* begin INFORMATION SUPPLIED *
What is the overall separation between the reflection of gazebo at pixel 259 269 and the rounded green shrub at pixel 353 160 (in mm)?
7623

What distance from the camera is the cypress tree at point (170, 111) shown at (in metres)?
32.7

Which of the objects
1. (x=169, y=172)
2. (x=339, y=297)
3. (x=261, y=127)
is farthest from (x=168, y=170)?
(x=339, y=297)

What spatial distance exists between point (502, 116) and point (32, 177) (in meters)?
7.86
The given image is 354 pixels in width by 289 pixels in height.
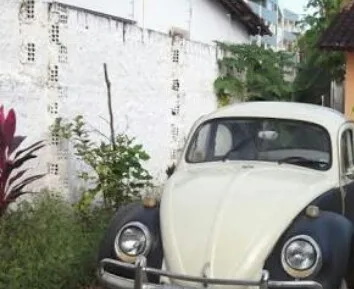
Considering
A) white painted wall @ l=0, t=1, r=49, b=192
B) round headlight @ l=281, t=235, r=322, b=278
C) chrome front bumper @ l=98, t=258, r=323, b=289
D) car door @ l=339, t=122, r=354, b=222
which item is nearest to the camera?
chrome front bumper @ l=98, t=258, r=323, b=289

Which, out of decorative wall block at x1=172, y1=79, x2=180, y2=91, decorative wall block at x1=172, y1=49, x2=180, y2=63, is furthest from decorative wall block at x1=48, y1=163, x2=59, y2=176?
decorative wall block at x1=172, y1=49, x2=180, y2=63

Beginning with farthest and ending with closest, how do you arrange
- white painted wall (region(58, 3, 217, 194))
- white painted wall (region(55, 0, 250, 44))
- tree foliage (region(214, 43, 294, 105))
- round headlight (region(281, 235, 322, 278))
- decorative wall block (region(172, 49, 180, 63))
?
white painted wall (region(55, 0, 250, 44))
tree foliage (region(214, 43, 294, 105))
decorative wall block (region(172, 49, 180, 63))
white painted wall (region(58, 3, 217, 194))
round headlight (region(281, 235, 322, 278))

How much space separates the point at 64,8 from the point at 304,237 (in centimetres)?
469

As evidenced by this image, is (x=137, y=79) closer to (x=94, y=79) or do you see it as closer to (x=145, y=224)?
(x=94, y=79)

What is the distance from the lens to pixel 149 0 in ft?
43.7

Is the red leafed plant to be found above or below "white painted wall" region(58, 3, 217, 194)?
below

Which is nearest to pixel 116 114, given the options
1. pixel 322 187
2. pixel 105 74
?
pixel 105 74

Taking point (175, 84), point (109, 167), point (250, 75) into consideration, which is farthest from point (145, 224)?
point (250, 75)

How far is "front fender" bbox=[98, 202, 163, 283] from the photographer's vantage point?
5133 millimetres

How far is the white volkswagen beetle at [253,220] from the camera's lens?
15.9 feet

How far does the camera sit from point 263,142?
6.39 metres

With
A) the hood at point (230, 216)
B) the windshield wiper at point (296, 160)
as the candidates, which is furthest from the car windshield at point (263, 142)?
the hood at point (230, 216)

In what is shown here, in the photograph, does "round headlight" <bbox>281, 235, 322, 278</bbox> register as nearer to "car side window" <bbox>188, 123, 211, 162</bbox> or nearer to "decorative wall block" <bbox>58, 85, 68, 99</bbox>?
"car side window" <bbox>188, 123, 211, 162</bbox>

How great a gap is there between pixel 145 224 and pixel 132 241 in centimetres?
17
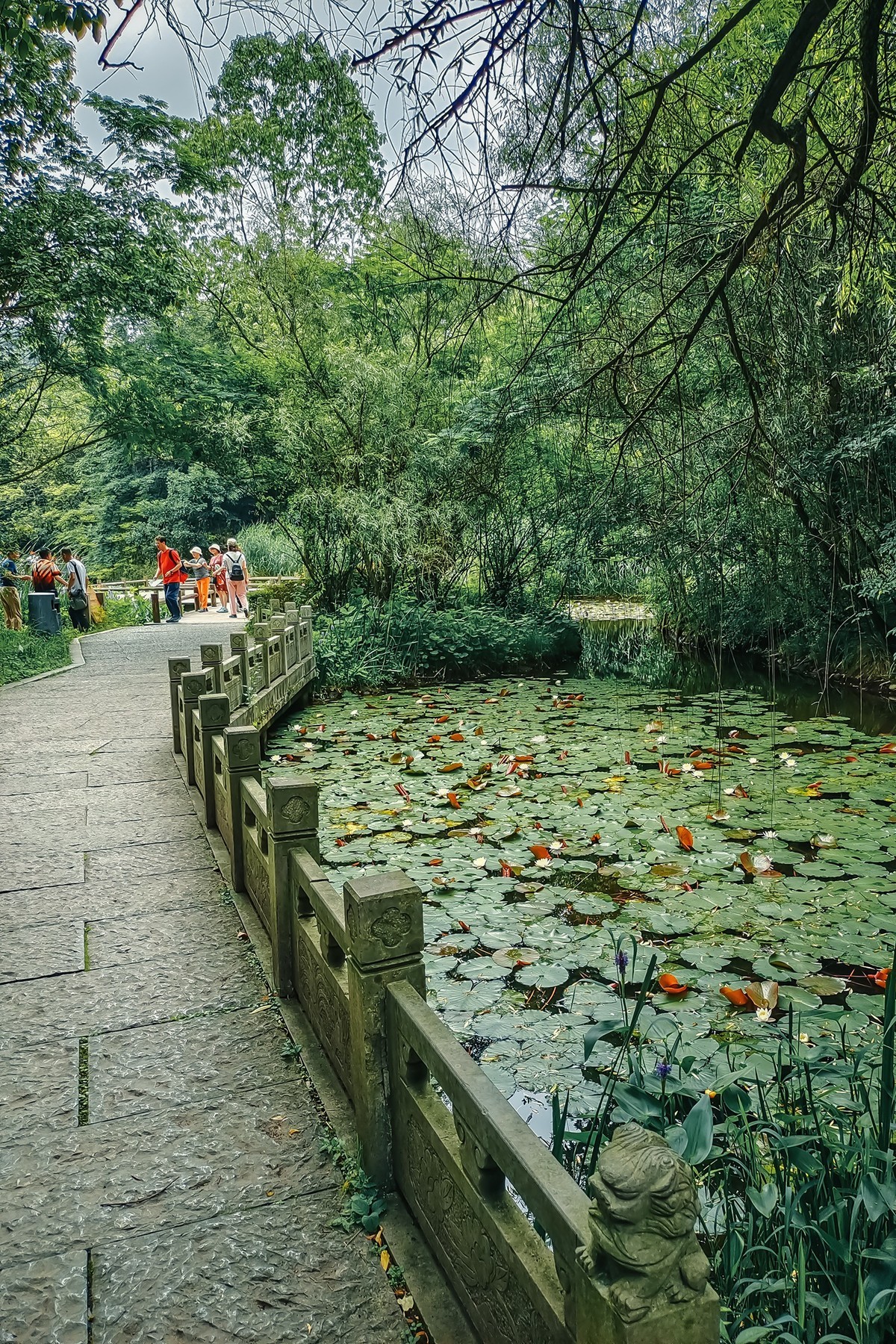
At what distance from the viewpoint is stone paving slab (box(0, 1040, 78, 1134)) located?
2457 mm

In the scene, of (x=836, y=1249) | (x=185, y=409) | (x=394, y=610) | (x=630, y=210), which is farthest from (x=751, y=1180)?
(x=185, y=409)

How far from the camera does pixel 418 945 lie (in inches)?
84.8

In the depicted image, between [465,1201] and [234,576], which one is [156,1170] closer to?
[465,1201]

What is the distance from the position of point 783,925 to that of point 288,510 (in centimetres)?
950

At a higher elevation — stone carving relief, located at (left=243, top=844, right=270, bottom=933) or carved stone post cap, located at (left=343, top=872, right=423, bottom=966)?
carved stone post cap, located at (left=343, top=872, right=423, bottom=966)

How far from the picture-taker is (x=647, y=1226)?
105 centimetres

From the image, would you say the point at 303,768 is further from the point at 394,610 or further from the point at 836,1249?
the point at 836,1249

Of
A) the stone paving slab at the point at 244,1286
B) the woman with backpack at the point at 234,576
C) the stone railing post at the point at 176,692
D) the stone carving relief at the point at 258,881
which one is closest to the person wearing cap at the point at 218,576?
the woman with backpack at the point at 234,576

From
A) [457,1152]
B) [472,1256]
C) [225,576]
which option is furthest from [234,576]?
[472,1256]

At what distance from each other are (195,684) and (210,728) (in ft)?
3.48

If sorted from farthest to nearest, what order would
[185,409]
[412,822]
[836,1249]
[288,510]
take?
[185,409], [288,510], [412,822], [836,1249]

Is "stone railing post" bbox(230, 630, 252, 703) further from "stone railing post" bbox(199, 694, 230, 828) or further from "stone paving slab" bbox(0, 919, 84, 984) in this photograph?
"stone paving slab" bbox(0, 919, 84, 984)

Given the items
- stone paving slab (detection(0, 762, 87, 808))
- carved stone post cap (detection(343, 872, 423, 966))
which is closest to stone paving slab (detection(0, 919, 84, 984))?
carved stone post cap (detection(343, 872, 423, 966))

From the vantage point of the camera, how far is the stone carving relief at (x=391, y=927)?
207 centimetres
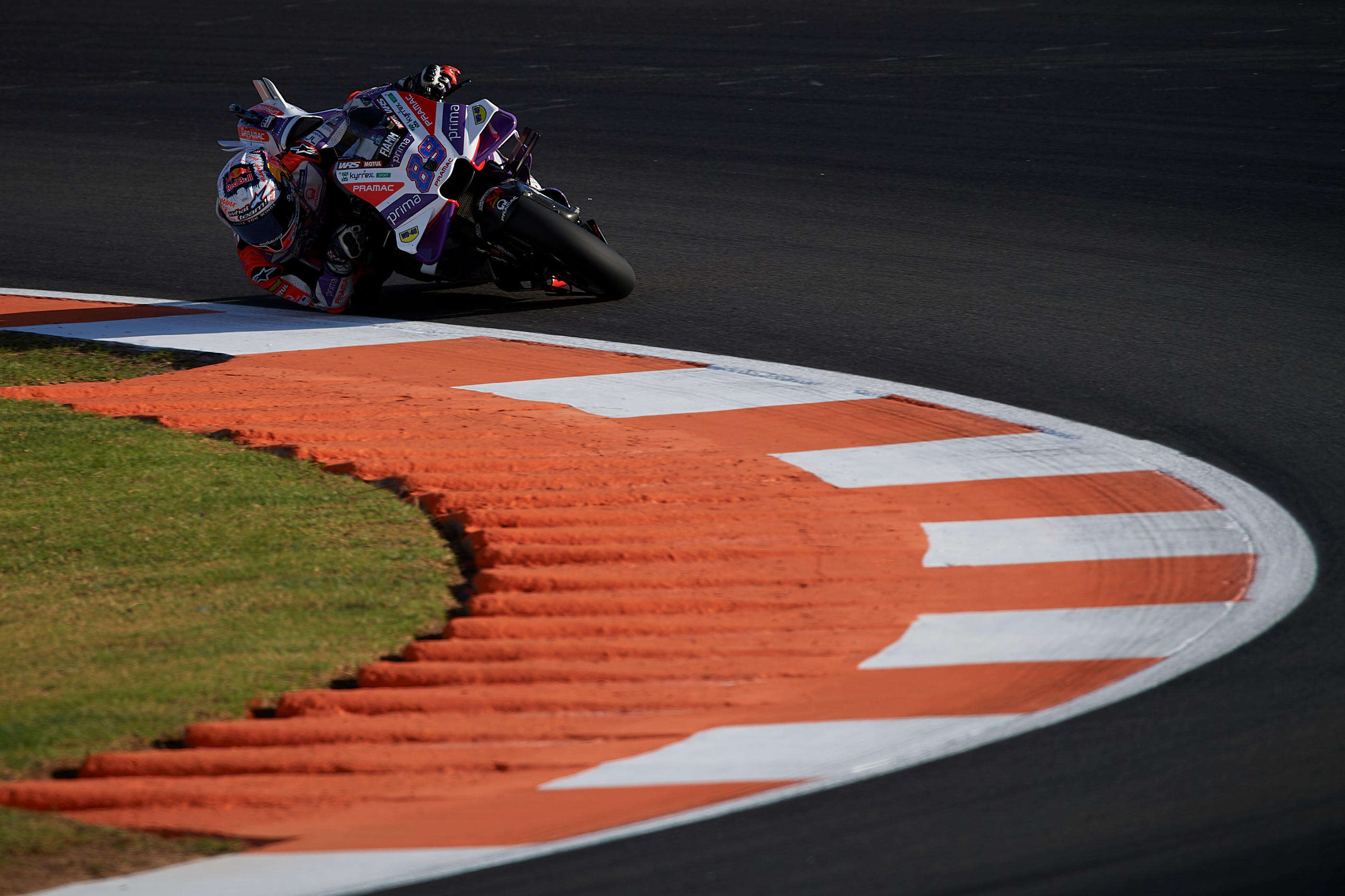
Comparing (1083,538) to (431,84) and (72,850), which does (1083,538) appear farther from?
(431,84)

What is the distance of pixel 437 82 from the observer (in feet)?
27.3

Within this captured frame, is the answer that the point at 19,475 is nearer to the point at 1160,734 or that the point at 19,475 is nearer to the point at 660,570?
the point at 660,570

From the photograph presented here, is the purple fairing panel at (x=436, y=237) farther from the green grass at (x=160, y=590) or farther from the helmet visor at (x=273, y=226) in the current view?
the green grass at (x=160, y=590)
* end INFORMATION SUPPLIED *
▶ _TASK DETAILS_: Rewrite the entries from the line with "As evidenced by" to the line with "6.39 metres", changing every "camera" to "observer" and leaving everything else as it is.

▶ _IN RESPONSE_:
As evidenced by this image, is (x=137, y=79) closer to (x=94, y=79) or do you see it as closer to (x=145, y=224)?
(x=94, y=79)

What is the distance from the lens to pixel 149 0 in ft?
43.7

Is the red leafed plant to be found above or below "white painted wall" region(58, 3, 217, 194)?
below

Which is nearest to pixel 116 114, given the options
1. pixel 322 187
2. pixel 105 74
?
pixel 105 74

Taking point (175, 84), point (109, 167), point (250, 75) into consideration, which is farthest from point (145, 224)?
point (250, 75)

How far is "front fender" bbox=[98, 202, 163, 283] from the photographer's vantage point?
5133 millimetres

How far is the white volkswagen beetle at [253,220] from the observer's lens?
15.9 feet

How far does the observer sit from point 263,142?
6.39 metres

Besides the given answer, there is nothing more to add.